Whatever your politics, yesterday was an amazing day in America. I heard one TV talking head refer to Obama's election as the political equivalent of man landing on the moon and I can't say I disagree. I never thought an African-American would be--could be--elected president in my lifetime. I remember very different days, even here in the northeast, when such a thing was unthinkable except in science fiction.

And speaking of American presidents from Illinois (didja catch that smooth seque?), here's a story I wrote for Weekly World News in May 2005:


SHOCKING DOCUMENT REVEALS THAT LINCOLN WAS INSANE! HIS OWN CABINET SECRETARY PLANNED HIS DEATH
© Weekly World News

"The truth can no longer be denied: Mr. Lincoln is nuttier than a Georgia pecan plantation. Though this be treason, the United States shall cease to exist if steps are not taken to remove him from office."

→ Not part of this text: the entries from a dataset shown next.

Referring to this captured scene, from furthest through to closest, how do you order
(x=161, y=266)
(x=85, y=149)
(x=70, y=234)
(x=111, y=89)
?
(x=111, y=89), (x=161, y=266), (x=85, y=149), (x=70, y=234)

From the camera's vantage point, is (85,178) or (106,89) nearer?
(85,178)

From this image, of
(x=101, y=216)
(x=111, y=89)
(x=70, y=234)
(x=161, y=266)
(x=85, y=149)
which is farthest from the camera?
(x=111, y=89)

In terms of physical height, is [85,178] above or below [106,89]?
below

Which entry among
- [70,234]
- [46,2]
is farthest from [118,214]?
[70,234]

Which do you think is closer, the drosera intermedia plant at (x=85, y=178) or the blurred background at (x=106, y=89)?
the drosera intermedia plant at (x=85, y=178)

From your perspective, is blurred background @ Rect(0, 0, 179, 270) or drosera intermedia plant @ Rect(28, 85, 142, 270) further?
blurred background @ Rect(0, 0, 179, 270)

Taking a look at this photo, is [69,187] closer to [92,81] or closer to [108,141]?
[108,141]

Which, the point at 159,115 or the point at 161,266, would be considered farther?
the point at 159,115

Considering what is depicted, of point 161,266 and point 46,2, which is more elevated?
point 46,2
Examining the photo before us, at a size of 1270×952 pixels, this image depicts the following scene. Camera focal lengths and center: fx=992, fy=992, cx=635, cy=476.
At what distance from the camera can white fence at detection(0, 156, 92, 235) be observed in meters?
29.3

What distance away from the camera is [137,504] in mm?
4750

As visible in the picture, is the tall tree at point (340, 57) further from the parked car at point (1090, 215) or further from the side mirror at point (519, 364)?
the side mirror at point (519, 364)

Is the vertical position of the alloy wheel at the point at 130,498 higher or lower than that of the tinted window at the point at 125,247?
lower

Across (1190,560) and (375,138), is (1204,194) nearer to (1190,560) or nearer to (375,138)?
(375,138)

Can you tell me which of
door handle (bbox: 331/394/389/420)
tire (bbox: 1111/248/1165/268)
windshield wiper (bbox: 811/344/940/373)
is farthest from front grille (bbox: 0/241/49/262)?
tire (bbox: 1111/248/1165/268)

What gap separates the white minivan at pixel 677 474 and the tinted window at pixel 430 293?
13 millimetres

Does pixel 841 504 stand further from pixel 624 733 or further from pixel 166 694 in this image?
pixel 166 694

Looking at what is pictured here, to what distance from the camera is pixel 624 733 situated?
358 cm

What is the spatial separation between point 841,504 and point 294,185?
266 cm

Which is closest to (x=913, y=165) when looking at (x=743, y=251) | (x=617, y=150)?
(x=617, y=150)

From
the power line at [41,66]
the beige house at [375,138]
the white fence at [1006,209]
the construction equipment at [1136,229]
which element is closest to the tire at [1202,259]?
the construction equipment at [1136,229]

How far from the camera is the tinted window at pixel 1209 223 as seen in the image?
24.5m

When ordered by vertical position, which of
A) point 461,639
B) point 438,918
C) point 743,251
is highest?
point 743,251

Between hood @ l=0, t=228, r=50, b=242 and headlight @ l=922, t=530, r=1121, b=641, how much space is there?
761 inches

Thus wrote Edwin Stanton, President Abraham Lincoln’s Secretary of War, in his personal diary on March 20, 1864, The journal with its explosive revelations was discovered last week in a dusty old riding boot in the attic of the Georgetown, Washington home where Stanton lived.

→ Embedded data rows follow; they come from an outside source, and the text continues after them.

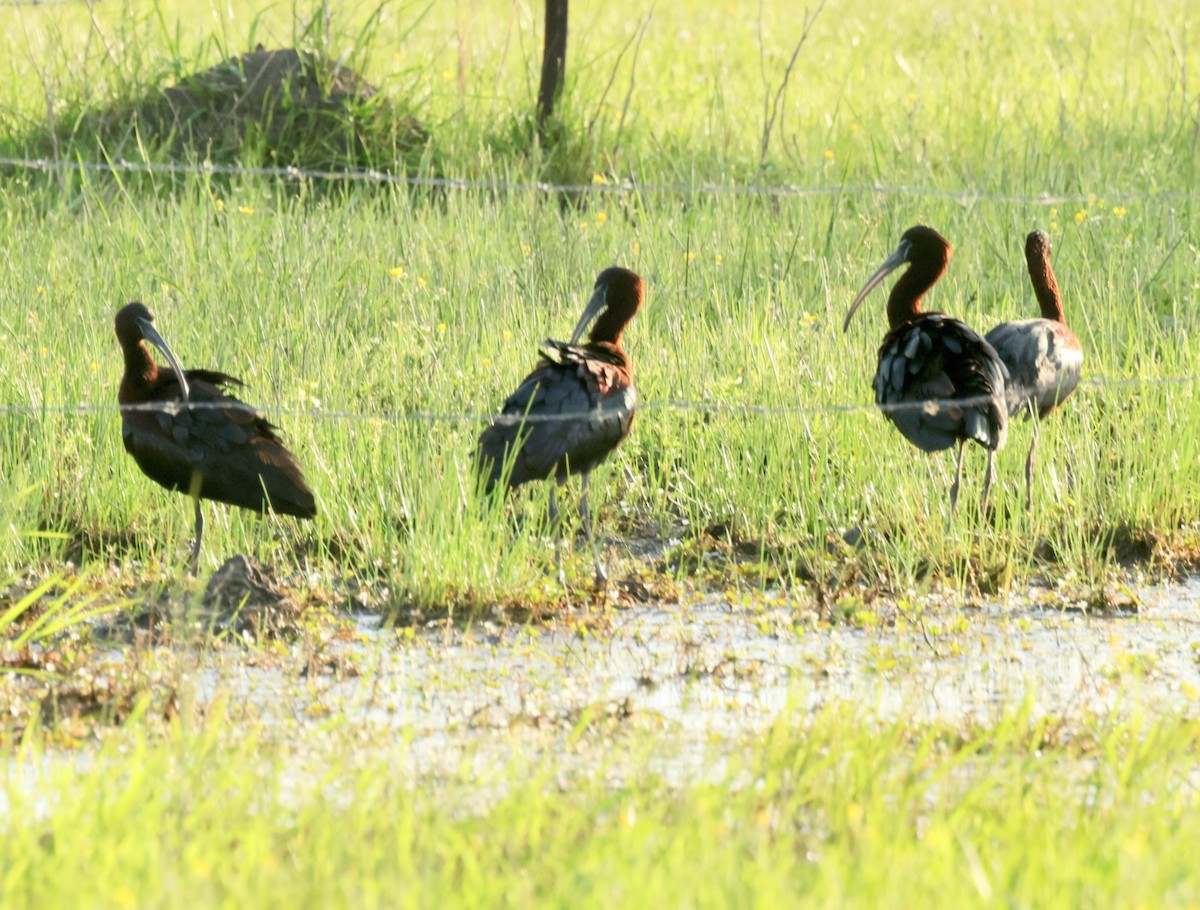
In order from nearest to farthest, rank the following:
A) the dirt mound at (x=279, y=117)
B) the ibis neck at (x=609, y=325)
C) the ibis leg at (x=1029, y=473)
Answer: the ibis leg at (x=1029, y=473) < the ibis neck at (x=609, y=325) < the dirt mound at (x=279, y=117)

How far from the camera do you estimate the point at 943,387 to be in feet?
17.9

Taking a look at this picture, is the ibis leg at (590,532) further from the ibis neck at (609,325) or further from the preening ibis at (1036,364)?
the preening ibis at (1036,364)

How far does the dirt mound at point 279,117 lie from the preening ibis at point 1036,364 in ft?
14.0

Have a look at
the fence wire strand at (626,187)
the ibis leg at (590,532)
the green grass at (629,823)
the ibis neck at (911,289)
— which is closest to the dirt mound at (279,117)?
the fence wire strand at (626,187)

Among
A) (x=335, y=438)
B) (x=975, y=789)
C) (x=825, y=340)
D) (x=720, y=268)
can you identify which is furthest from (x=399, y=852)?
(x=720, y=268)

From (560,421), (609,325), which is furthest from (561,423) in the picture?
(609,325)

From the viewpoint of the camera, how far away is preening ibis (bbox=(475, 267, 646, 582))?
5.17 m

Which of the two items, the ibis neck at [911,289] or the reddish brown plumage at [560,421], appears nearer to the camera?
the reddish brown plumage at [560,421]

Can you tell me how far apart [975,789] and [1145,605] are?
197cm

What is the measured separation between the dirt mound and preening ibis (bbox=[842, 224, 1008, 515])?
4.42 metres

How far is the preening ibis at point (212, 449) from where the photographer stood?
16.3ft

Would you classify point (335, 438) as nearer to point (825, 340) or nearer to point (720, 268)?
point (825, 340)

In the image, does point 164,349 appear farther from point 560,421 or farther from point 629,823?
point 629,823

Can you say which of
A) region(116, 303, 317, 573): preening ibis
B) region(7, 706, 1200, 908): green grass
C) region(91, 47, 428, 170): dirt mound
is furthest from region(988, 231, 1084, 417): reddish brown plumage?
region(91, 47, 428, 170): dirt mound
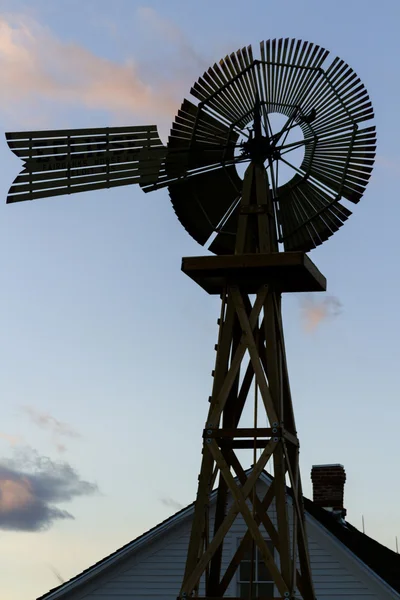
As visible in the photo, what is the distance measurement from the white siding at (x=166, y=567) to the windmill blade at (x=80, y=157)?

Stanton first encountered ‘Honest Abe’ in 1850 when they were on opposite sides of a legal dispute. The future secretary knew 'crazy' when he saw it; he was the first lawyer in America to mount a defense of temporary insanity in a murder case, which he won.

"Mr. Lincoln is a nail biter with more tics than a dog," Stanton wrote at the time. "He weeps suddenly and uncontrollably and wins cases because juries feel sorry for him."

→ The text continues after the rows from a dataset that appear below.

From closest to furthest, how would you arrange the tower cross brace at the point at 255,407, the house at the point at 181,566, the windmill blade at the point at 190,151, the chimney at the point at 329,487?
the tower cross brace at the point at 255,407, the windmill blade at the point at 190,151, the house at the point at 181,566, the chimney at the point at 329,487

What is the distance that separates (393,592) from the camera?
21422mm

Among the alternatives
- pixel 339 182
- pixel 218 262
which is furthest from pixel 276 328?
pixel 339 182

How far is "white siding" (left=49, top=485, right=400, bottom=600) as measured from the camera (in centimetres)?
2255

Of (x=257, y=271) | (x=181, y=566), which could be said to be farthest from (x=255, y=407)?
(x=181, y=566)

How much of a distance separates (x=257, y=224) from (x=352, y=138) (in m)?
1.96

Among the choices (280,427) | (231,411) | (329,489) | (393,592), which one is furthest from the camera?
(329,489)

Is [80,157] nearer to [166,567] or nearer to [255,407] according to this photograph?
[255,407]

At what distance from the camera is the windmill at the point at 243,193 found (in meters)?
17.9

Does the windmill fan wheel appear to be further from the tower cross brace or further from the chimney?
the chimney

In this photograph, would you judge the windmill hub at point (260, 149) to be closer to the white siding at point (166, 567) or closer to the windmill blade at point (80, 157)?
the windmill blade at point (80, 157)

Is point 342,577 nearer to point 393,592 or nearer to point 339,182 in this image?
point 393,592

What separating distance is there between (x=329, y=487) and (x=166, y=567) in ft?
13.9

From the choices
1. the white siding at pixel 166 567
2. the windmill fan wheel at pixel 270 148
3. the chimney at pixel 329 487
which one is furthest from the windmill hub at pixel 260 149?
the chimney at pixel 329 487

Though he was a wealthy and successful lawyer in 1860, Stanton actively sought the position of Secretary of War.

"Though my personal fortunes suffer from government service, I must stay close and try to moderate this man's mad schemes," he wrote. "A rational man would let the southern states go. Without the North’s industrial might the Confederacy will quickly wither. They will petition to rejoin the United States in a year or two. Yet I fear that this gangly fool will settle for nothing less than war. He will throw away millions of innocent lives just to be seen as a strong leader -- and give the South the kind of switch-beating his own mama gave him."

Stanton often worked late at the White House, rewriting orders for suicidal military advances ordered by the president.

"It is a daily struggle against lunacy," a weary Stanton recorded on February 9, 1865. "He screams at his wife Mary, yelling that she's a spy for the South and ordering her to sleep with the servants. He asks his son Robert to go kite flying -- at night."

Those actions troubled the secretary less than Lincoln's attitude toward the South.

"The rebels soon will be defeated and Lincoln is fixated on putting President Jefferson Davis and General Robert E. Lee on trial," Stanton noted. "'They are traitors!’ he mutters as he walks the corridors of the Executive Mansion, shaking his bony fist. ‘They must hang!’ I fear that if we kill their proudest sons, the South will never reunite with the North. They will burn their crops and slaughter their farm animals and the southern states will starve. Disease and poverty will embrace the reunited nation. The suffering will go on for years.

"Our only option is a terrible one: Abraham Lincoln must die!"

Stanton conceived how to do it. John Wilkes Booth was one of the most famous faces of his day. He sympathized with the south and his fame allowed him freedom of movement throughout Washington. He was the perfect man to execute Stanton’s plan - and the president.

"Though it will cost him his reputation and no doubt his life, Booth has agreed to be the instrument of America’s salvation," Stanton wrote.

On April 14, five days after the South surrendered, Stanton got word to Booth that Lincoln was to attend a play at Washington’s Ford’s Theater. That night, the actor slipped into Lincoln’s box and shot the president dead.

"We shall carry the burden of this terrible secret to our graves," Stanton wrote of the assassination. "But with poor Mr. Lincoln gone, the South will spare itself from suicide and reconcile with the North. The Union has been saved."